Maya Group describe themselves as a “software startups investment and development company”. No information about who owns or runs the company is provided on the Maya Group website.

A photo of two men sitting in what appears to be a Maya Group office is provided but nothing about who they are.

The man in the black shirt One of the men is Andrey Seregin, listed owner of the Maya Group website domain (“”).

The domain itself was first registered back in 2014 and last updated on November 7th, 2016.

On his personal LinkedIn profile, Seregin cites himself as CEO of Maya Group since 2014.

Possible due to language-barriers, I was unable to put together an MLM history for Seregin, although Maya Group does appear to be his first MLM venture.

Read on for a full review of the Maya Group MLM opportunity.

Maya Group Products

Maya Group has no retailable products or services, with affiliates only able to market Maya Group affiliate membership itself.

The Maya Group Compensation Plan

Maya Group affiliates invest in virtual shares the company sells for €10.10 EUR. Maya Group generate 200 virtual shares out of thin air each week.

Virtual shares can also be purchased from other Maya Group affiliates via an internal marketplace, with the price per share capped at €20 EUR.

After 180 days, affiliates can also sell their virtual shares back to Maya Group for €10 each.

Affiliates can transfer up to €1000 EUR into their share purchase balance.

Maya Group claim to distribute 10% of daily company-wide generated revenue equally among affiliate shareholders.

Maya Group charge affiliates a 20% fee on any commission withdrawals.

Residual Commissions

Maya Group pay residual commissions on deposits into recruited affiliate’s share purchase balances.

Residual commissions are paid out via a unilevel compensation structure, capped at three levels of recruitment:

  • level 1 (personally recruited affiliates) – 25%
  • level 2 – 5%
  • level 3 – 1%

Joining Maya Group

Maya Group affiliate membership is free.

Full participation in the attached income opportunity however requires investment in at least one €10.10 EUR virtual share.


Selling virtual shares and paying a dividend on them is obviously a securities offering, yet Maya Group offer no evidence of regulatory registration in any jurisdiction.

An LLC registration for “Maya Group” in Montenegro exists, however the stated activity of the business is “computer programming”. Maya Group is not registered to offer securities in Montenegro or anywhere else in the world.

The ruse behind Maya Group’s daily ROI also fails to pass the Ponzi logic test.

As per the Maya Group website;

At the initial stage of services development of the company it was enough to seed investments.
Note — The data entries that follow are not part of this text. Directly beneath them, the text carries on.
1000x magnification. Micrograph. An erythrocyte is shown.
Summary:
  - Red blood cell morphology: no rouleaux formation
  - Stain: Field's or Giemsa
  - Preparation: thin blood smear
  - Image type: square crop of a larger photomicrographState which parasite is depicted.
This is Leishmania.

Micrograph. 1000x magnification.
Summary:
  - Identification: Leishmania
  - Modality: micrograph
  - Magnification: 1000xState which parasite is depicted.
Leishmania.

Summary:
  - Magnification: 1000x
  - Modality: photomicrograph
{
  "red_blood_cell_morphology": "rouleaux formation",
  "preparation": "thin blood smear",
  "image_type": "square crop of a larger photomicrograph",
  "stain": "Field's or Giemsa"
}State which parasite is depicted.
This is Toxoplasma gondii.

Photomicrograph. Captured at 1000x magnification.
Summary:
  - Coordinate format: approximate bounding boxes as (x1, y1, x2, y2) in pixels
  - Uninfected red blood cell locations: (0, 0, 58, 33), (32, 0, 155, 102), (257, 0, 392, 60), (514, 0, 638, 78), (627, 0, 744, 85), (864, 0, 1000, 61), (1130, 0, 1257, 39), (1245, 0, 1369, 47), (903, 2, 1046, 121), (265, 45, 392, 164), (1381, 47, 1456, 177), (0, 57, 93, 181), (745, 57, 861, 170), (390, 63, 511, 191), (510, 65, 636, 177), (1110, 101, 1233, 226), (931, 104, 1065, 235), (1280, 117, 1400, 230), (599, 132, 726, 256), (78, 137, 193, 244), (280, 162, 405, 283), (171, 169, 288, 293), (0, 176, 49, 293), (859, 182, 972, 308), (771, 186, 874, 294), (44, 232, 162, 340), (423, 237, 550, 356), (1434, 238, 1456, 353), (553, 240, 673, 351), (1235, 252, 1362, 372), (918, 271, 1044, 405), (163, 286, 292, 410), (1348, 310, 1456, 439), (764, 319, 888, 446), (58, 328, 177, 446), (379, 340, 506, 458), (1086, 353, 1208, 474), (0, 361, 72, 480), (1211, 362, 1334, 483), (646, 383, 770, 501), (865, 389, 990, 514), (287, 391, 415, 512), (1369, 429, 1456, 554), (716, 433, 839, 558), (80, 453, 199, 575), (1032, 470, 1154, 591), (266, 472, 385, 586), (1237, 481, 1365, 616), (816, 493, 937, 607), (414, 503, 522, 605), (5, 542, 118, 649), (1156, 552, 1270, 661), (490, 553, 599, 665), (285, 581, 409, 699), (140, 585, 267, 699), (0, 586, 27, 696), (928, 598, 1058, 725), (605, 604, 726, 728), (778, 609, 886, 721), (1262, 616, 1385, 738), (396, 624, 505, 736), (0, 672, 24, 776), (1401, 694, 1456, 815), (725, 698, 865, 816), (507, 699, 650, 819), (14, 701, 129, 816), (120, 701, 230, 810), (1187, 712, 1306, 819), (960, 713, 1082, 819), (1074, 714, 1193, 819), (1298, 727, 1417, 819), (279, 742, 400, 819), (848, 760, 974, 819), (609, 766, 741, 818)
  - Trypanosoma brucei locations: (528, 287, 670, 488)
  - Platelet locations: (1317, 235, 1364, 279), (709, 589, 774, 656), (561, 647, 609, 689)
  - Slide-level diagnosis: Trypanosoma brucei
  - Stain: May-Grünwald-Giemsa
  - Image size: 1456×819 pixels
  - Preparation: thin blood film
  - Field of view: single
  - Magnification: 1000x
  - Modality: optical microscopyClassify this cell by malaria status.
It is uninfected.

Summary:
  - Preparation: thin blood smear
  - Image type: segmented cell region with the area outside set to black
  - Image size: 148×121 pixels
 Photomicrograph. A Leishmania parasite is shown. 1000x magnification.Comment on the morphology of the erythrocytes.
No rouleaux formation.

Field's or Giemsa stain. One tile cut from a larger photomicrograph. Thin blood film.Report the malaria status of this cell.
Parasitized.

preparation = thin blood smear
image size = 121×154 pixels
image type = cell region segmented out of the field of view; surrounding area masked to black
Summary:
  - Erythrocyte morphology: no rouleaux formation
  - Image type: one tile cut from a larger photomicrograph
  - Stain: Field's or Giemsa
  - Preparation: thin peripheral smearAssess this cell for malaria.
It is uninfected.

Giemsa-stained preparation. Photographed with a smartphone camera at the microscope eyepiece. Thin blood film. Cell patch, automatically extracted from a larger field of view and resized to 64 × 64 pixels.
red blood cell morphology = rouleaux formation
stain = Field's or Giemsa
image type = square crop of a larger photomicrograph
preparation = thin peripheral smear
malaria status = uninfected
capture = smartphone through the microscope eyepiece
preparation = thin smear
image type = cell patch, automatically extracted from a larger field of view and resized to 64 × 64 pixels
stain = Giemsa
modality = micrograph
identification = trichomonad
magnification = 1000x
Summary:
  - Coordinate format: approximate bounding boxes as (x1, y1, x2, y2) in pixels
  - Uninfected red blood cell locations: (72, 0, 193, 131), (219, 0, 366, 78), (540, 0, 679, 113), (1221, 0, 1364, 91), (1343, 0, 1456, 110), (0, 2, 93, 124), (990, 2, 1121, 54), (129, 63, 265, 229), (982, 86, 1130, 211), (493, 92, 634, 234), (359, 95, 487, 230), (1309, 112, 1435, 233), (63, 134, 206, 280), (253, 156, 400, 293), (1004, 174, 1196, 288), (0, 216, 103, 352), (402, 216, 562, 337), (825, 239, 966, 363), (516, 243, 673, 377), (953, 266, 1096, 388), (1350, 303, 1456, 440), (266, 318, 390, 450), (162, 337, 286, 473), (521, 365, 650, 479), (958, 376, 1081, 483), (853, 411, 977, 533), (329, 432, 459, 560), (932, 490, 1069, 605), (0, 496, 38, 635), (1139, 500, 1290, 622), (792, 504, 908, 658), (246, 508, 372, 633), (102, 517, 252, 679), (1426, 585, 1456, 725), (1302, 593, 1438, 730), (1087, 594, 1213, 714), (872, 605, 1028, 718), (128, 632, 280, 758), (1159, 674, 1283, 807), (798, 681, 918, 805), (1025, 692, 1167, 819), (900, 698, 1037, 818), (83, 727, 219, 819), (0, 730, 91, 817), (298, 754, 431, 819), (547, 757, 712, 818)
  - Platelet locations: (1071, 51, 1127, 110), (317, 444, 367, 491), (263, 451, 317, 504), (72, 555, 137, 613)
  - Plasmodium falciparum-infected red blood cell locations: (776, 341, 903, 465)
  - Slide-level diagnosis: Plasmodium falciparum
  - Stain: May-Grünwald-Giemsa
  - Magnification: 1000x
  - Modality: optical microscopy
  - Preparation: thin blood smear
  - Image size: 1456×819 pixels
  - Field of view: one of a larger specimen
But, nevertheless, these resources was enough to run, and launch to market during 2015, two services.

Currently both of these services are generate stable profits, and another service is in development stage.

Since 2016, the company Maya Group is ready to give its investors 10% of the net profit, and starts a new stage of development – equity crowdfunding, the so-called people’s investments.

The “services” Maya Group is purportedly generating revenue from are Posting Blues, Landing Jazz and Likes Rock.

Posting Blues is a social media spam tool that nobody was using until January, 2017 (around the time Maya Group began to grow).

The website is predominantly used by people in Russia and the Ukraine, most of which are likely Maya Group investors.

Landing Jazz is a landing page creator service that has been in steady decline throughout 2016. The decline has continued in 2017.

Likes Rock is another social media spam tool, again in steady decline throughout 2016 and 2017.

The notion that any of these enterprises are generating revenue enough to sustain dividends in a virtual share scheme is laughable.

But even if we assume this is the case, with the services having already been developed prior to Maya Group soliciting public investment, why is the company now soliciting investment and sharing revenue?

Surely if Posting Blues, Landing Jazz and Likes Rock were already profitable, Maya Group would simply continue to run the services and keep generated revenue as profit.

Why the whole unregistered securities virtual share offering?

The answer is Maya Group are either wholly paying out or subsidizing virtual share ROI payouts with newly invested funds.

Even a partial subsidy still makes Maya Group a Ponzi scheme. The referral commissions are tied to recruitment of new affiliate investors, adding an additional pyramid layer to the scheme.

As with all Ponzi schemes, once affiliate recruitment dies out so too will newly invested funds. This will see Maya Group’s daily ROI tank, resulting in an eventual collapse.

At that point affiliates who haven’t recurred what they paid for shares lose out. The math behind a Ponzi scheme guarantees this will ultimately be the majority of Maya Group affiliates.